Not all depressed people end their lives. However, in the phase of depression, a person undergoes severe mental stress and even pain. They wish to break out of the phase of feeling miserable. Life feels suffocating. With all the wills fallen silent, there is just noise filled inside the mind. Like someone constantly yelling inside you. They feel despair. Burdensome and dependent. They feel tired all the time. Simple tasks like grooming, tidying the room, fetching groceries, hanging out with friends, socializing, etc feels like a huge task. With increased levels of stress, the immune system also breaks down as well as the endocrine system. A depressed person will develop insomnia or will sleep excessively, having eating disorders, fall sick often and show signs of diminishing health. Their minds are obsessed with getting out of a miserable situation. They feel like a burden to their family and friends. A sense of worthlessness creeps in. They feel that things would be better if they cease to exist. Or that it doesn’t matter if they live or die. No one notices them anyway. These are some thoughts that turn them towards suicidal thoughts. This is called as suicide ideation. Depressed people obsessively feel hopelessness, isolation, unwanted, disregarded, suffocated, out of energy and think about ending their lives. They think of jumping ahead of a running car or a train, overdose themselves with pills, drown themselves, set themselves on fire, fire a bullet in their heads to silence it or hang themselves. Depressed people have episodes where they suffer from anxiety attack episodes and tend to overdose and sometimes die by overdosing. Some indulge in self-harm and they tend to make themselves believe that the pain of ending their life is something they can withstand. They might experiment by hurting themselves a little bit every now and then. But once their mind is made up and they feel that they can’t take it anymore, they’ll go for it.

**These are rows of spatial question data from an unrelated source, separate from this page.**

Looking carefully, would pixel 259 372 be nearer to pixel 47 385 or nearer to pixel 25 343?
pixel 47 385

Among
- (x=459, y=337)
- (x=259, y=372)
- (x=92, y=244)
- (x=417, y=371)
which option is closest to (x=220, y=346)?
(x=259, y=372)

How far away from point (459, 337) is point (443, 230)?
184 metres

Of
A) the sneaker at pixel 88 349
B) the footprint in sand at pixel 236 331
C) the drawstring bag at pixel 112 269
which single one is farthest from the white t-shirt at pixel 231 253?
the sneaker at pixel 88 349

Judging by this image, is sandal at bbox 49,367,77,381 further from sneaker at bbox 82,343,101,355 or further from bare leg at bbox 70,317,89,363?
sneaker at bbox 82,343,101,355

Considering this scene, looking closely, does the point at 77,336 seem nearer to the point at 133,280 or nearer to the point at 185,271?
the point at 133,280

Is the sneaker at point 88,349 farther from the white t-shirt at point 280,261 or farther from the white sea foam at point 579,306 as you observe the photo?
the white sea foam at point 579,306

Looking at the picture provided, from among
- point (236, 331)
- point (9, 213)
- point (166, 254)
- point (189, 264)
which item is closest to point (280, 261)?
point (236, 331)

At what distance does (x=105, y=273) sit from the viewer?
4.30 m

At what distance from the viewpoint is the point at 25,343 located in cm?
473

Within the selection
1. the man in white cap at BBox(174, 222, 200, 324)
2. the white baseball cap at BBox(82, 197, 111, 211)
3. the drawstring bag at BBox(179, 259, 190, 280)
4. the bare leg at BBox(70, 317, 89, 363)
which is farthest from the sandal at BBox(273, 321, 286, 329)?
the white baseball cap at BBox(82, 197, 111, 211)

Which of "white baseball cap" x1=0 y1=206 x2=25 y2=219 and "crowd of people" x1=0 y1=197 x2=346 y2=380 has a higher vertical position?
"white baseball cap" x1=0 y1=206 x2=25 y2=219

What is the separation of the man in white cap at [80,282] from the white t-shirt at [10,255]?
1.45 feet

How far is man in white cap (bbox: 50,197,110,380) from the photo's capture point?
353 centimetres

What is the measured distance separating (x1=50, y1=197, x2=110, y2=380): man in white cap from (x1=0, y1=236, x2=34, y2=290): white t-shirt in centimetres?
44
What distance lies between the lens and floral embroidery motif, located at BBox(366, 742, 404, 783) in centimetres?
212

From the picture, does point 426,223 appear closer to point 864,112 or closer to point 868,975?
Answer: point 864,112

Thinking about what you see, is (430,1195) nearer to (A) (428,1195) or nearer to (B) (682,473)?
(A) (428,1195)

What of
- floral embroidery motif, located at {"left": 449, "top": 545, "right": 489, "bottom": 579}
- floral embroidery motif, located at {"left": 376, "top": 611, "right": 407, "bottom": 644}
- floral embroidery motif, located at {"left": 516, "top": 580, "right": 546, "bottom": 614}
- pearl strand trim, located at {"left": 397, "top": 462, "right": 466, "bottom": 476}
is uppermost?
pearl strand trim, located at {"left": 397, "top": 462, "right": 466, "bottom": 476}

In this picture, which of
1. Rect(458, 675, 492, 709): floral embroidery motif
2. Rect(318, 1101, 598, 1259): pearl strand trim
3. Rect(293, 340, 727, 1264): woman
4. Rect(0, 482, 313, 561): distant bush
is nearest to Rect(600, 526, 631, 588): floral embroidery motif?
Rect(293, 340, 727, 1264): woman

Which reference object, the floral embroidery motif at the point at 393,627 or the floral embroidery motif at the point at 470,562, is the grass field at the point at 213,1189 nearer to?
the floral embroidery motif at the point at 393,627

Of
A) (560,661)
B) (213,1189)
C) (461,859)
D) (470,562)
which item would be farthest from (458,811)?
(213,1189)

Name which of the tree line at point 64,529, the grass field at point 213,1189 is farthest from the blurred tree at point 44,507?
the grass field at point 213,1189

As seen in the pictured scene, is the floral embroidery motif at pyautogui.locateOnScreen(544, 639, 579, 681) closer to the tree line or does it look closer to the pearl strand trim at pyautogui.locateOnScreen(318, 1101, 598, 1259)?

A depressed person basically finds themselves trapped. Trapped within themselves. It takes medical treatment and support and understanding from our fellow beings to save these souls. There are social stigmas attached to suicide. Many countries have criminalized suicide. It’s not a sin. Every individual has the right to chose what they should do with their own life, even if it is to end it. One must, however, grant them the dignity to make that choice if that’s the only option they see deem fit for themselves. If you are suffering from mental illness or feeling suicidal, please speak out and seek help. There is no shame in helping and getting help. That’s why we are social animals, capable enough to look after the well being of each other.